Kaminka, Gal A. (ed.) et al., ECAI 2016. 22nd European conference on artificial intelligence, The Hague, Netherlands, August 29 – September 2, 2016. Proceedings. Including proceedings of the accompanied conference on prestigious applications of intelligent systems (PAIS 2016). In 2 volumes. Amsterdam: IOS Press (ISBN 978-1-61499-671-2/pbk; 978-1-61499-672-9/ebook). Frontiers in Artificial Intelligence and Applications 285, 1096-1104 (2016).
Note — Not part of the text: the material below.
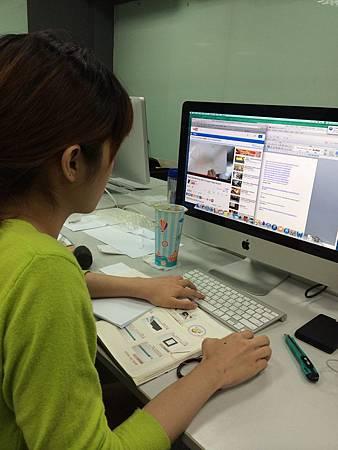 王韻茹在撰思見習的認真模樣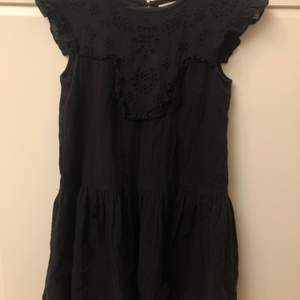 Superfin och romantisk svart klänning med fina detaljer. Från Zara kids men funkade för mig när jag var 161  cm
Summary: In a previous paper, we have introduced an extension of the lightweight description logic \(\mathcal{EL}\) that allows us to define concepts in an approximate way. For this purpose, we have defined a graded membership function \(\deg\), which for each individual and concept yields a number in the interval \([0, 1]\) expressing the degree to which the individual belongs to the concept. Threshold concepts \(C_{\sim t}\) for \(\sim\;\in\{<,\leq,>,\geq\}\) then collect all the individuals that belong to \(C\) with degree \(\sim t\). We have then investigated the complexity of reasoning in the description logic \(\tau\mathcal{EL}(\deg)\), which is obtained from \(\mathcal{EL}\) by adding such threshold concepts. In the present paper, we extend these results, which were obtained for reasoning without TBoxes, to the case of reasoning w.r.t. acyclic TBoxes. Surprisingly, this is not as easy as might have been expected. On the one hand, one must be quite careful to define acyclic TBoxes such that they still just introduce abbreviations for complex concepts, and thus can be unfolded. On the other hand, it turns out that, in contrast to the case of \(\mathcal{EL}\), adding acyclic TBoxes to \(\tau\mathcal{EL}(\deg)\) increases the complexity of reasoning by at least on level of the polynomial hierarchy.
For the entire collection see [Zbl 1352.68013].